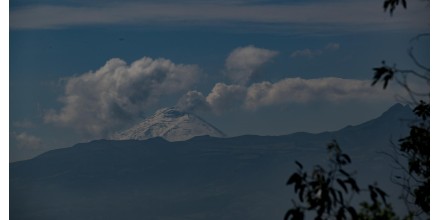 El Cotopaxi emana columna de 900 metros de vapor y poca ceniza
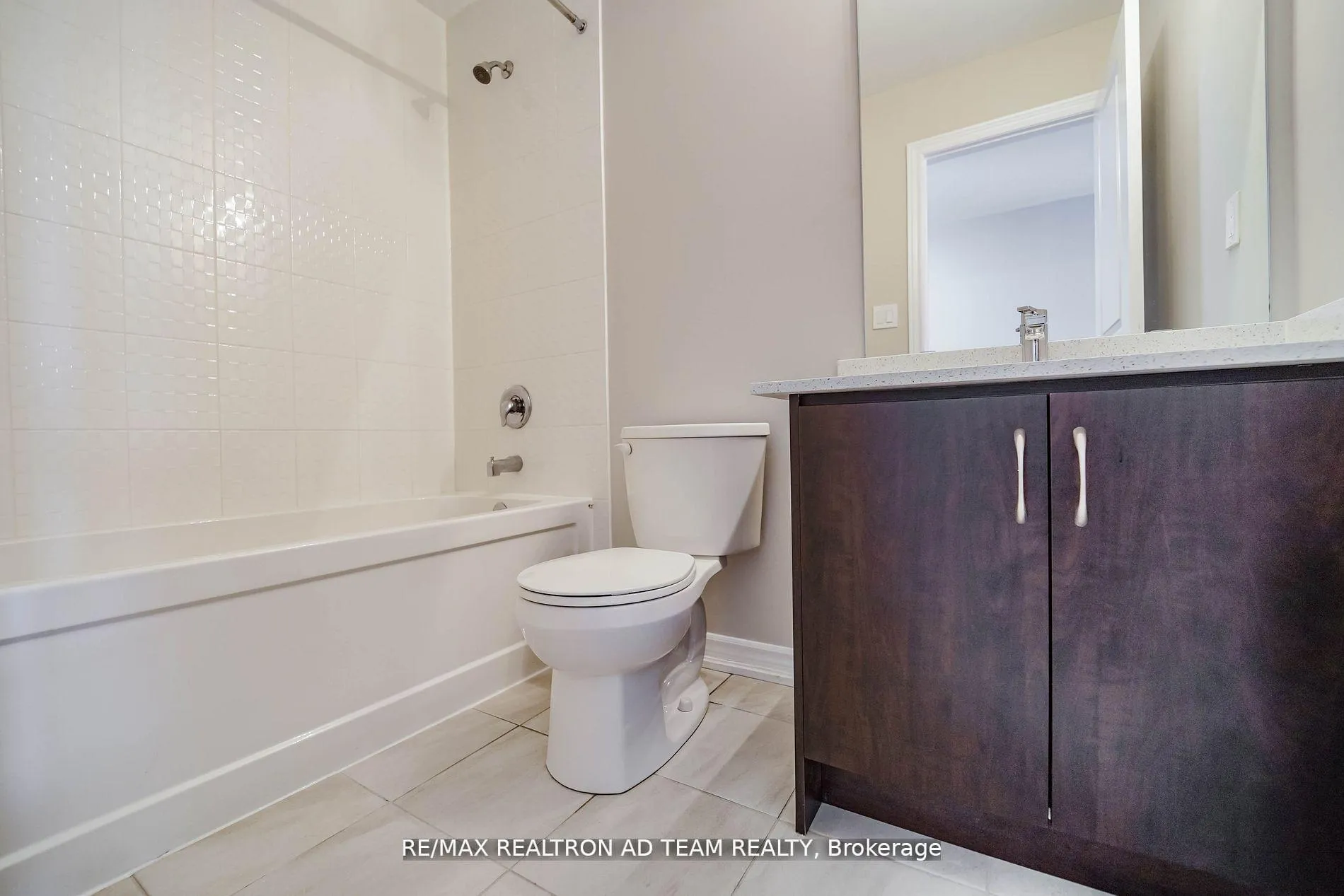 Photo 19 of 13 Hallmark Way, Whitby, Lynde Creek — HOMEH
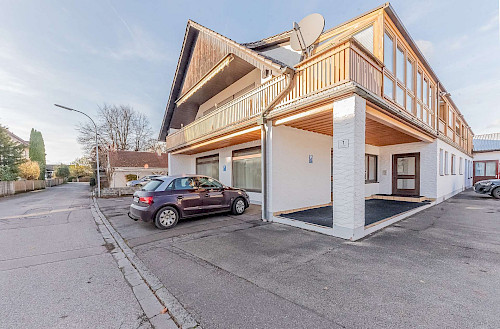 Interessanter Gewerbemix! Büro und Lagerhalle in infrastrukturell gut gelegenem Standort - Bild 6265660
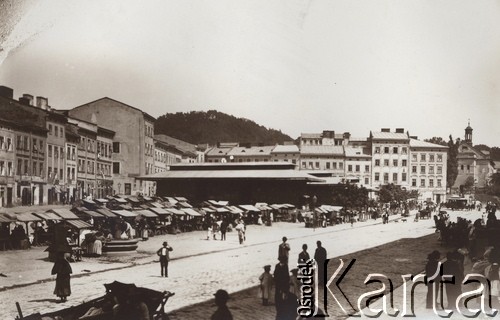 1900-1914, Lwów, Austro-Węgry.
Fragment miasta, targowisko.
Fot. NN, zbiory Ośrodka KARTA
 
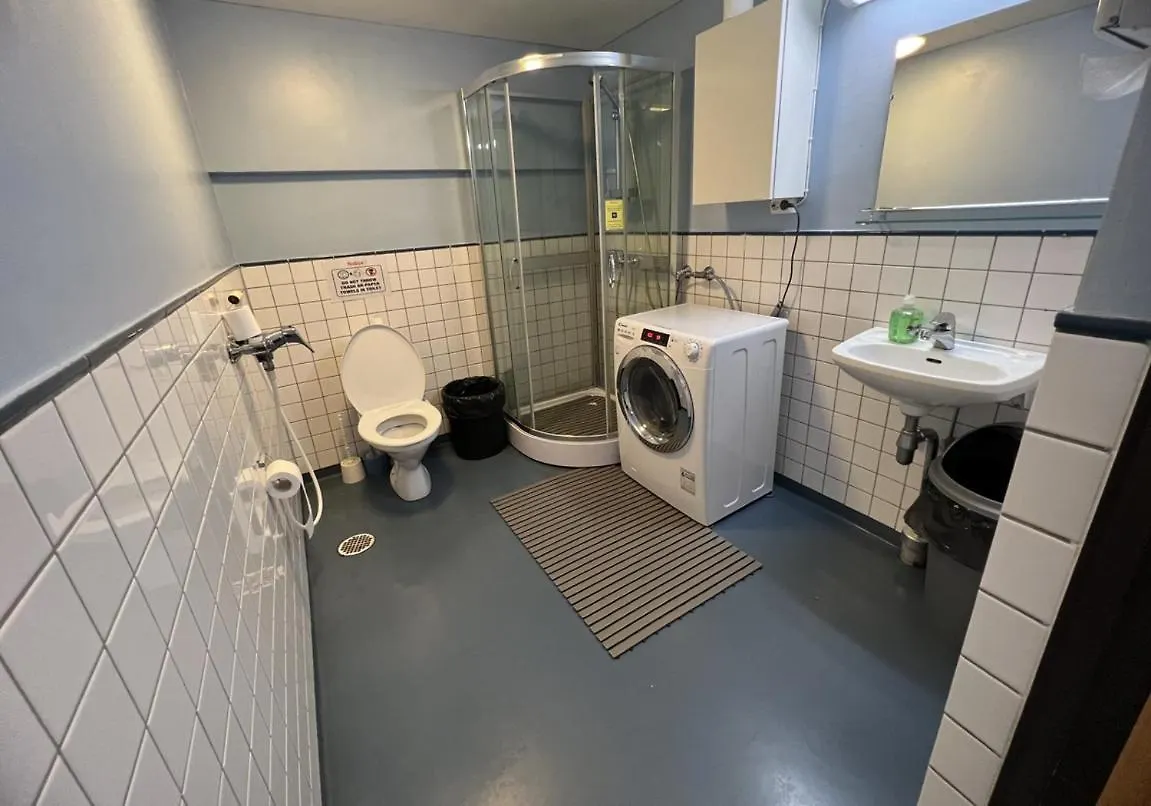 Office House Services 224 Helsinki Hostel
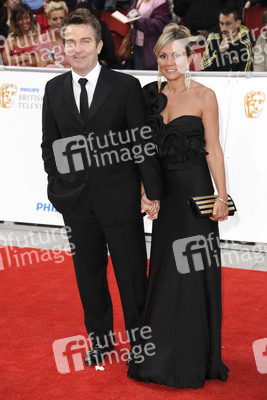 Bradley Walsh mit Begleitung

_ _ _ _ _ _ _

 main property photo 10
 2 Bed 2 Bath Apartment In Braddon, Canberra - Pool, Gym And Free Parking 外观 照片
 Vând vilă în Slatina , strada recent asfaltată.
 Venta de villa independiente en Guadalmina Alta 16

_ _ _ _ _ _ _

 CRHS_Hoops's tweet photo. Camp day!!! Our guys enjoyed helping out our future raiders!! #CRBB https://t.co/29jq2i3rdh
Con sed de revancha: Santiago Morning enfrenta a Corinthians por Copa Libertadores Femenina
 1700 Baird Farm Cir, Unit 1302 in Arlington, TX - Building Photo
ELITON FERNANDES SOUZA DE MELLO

_ _ _ _ _ _ _

- [Problem to solve]:
Please repeat the records between the lines holding "Office House Services 224 Helsinki Hostel" and "Bradley Walsh mit Begleitung", inclusive, swapping "Helsinki" for "Tampere" and changing nothing else. Leave the pictures out of your answer.

- [Answer for this exercise]:
 Office House Services 224 Tampere Hostel
 Bradley Walsh mit Begleitung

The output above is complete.